July 19 was a pitch-black day for Crowdstrike. A bug in the Sensor Tower software crashed 8.5 million PCs and servers worldwide, causing unprecedented chaos. We already knew that a faulty update was the cause of the problems, and Crowdstrike has released more information over the past few days about how that update passed the testing procedure. Following a preliminary report a few days after the crash, here is the final report.

In the post-incident analysis, Crowdstrike describes what went wrong on that damned July 19th and how. First, it’s helpful to know that Crowdstrike applies two types of updates: Sensor contentUpdates and Rapid response contentupdate. The update from July 19 was a Rapid response contentUpdate to keep your security software up to date with new types of threats.

What went wrong?

Crowdstrike introduced a new “template type” in February, code with predefined fields on which instances are created to deliver these rapid response content updates. The template type was tested and released in February and March, and was used once before in April to roll out an update for Windows, with no significant issues.

Then we arrive in July. For the update of July 19, two new instances were set up, which were again given the green light by the Content validatora system that validates the content of updates. A discrepancy between the number of input fields the update contained (20) and the number of input fields the content validator should validate (21) caused the system to crash.

warning

To cut a long story short, Crowdstrike relied (too) blindly on its automated testing process and is now paying a high price for it.
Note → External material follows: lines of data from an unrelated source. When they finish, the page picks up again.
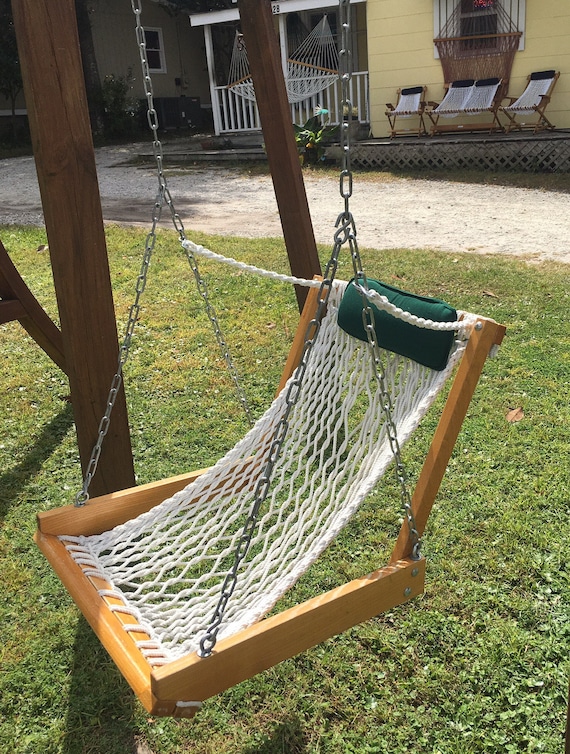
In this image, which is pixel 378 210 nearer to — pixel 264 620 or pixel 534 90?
pixel 534 90

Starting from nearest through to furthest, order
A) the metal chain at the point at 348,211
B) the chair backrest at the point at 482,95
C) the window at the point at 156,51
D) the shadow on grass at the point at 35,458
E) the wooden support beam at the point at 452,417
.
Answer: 1. the metal chain at the point at 348,211
2. the wooden support beam at the point at 452,417
3. the shadow on grass at the point at 35,458
4. the chair backrest at the point at 482,95
5. the window at the point at 156,51

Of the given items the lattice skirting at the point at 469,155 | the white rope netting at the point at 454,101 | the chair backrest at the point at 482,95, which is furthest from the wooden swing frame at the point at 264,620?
the white rope netting at the point at 454,101

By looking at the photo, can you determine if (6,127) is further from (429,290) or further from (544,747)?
(544,747)

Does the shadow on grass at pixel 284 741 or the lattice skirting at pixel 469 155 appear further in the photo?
the lattice skirting at pixel 469 155

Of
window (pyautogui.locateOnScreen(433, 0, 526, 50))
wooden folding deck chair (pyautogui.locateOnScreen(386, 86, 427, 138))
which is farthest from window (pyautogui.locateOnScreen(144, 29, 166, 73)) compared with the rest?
window (pyautogui.locateOnScreen(433, 0, 526, 50))

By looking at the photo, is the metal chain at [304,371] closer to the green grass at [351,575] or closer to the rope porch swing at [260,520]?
the rope porch swing at [260,520]

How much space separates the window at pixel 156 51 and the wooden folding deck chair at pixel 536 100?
12.1 m

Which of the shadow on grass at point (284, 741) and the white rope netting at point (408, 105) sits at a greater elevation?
the white rope netting at point (408, 105)

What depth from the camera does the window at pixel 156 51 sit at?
1909cm

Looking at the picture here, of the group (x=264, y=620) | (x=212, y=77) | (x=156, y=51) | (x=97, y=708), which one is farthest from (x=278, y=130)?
(x=156, y=51)

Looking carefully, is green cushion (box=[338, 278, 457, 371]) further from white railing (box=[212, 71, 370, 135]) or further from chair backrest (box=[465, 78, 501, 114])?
white railing (box=[212, 71, 370, 135])

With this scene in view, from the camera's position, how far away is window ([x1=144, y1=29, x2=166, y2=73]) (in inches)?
752

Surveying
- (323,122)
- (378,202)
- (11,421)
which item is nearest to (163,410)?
(11,421)

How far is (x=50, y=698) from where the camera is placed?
195cm
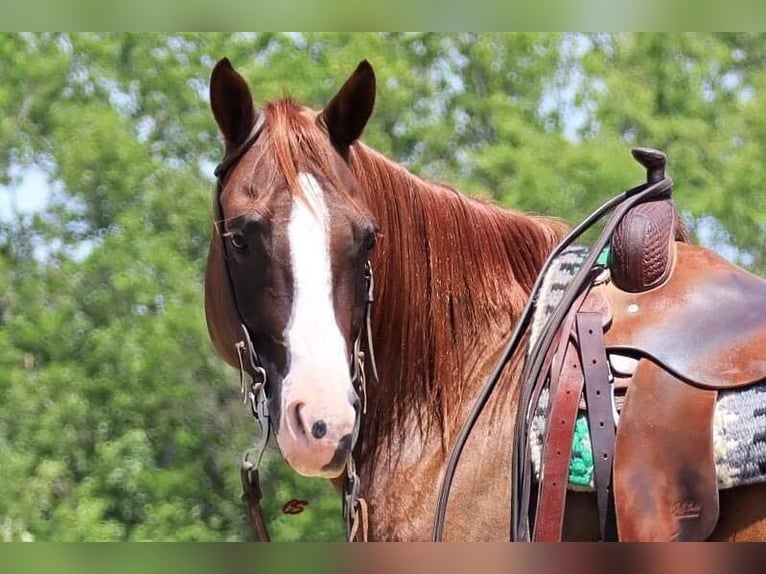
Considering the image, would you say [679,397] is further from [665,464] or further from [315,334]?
[315,334]

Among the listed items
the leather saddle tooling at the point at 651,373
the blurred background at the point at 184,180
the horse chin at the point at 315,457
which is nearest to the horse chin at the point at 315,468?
the horse chin at the point at 315,457

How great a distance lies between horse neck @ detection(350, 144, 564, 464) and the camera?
2.01m

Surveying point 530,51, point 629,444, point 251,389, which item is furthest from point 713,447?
point 530,51

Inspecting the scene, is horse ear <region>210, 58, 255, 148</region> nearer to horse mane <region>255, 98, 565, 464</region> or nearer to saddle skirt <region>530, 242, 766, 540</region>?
horse mane <region>255, 98, 565, 464</region>

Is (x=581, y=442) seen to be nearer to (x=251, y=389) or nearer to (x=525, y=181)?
(x=251, y=389)

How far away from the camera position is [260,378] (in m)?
1.82

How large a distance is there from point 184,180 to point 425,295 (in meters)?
4.95

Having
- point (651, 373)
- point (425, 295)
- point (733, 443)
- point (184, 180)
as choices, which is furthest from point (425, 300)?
point (184, 180)

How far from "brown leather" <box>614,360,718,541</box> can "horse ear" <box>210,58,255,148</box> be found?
2.76 feet

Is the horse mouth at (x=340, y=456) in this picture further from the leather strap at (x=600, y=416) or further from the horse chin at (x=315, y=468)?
the leather strap at (x=600, y=416)

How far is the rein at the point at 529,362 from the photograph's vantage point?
182 centimetres

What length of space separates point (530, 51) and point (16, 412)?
404cm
However, the company previously received a warning when a sensor update caused problems on Linux.

Going forward, it promises to test and validate updates more thoroughly before rolling them out. Crowdstrike is having an independent analysis of the Falcon sensor code done. Customers will also have more control over when updates are executed. This may lead to customers updating too late, but at least malicious updates will not be installed automatically.

European rules

Microsoft has now completed its own analysis. The software giant cites European rules as the cause of the crash. It is rare that a bug in third-party software can cause Windows to come to a complete standstill. According to Microsoft, the fact that this has now happened is the result of an agreement with the European Commission from 2009, which requires Microsoft to grant parties such as Crowdstrike access to the core of the Windows operating system.

According to Crowdstrike, 99 percent of all affected sensors are now back online. Several thousand organizations are still experiencing problems. You can go to Crowdstrike’s recovery portal or follow our workaround.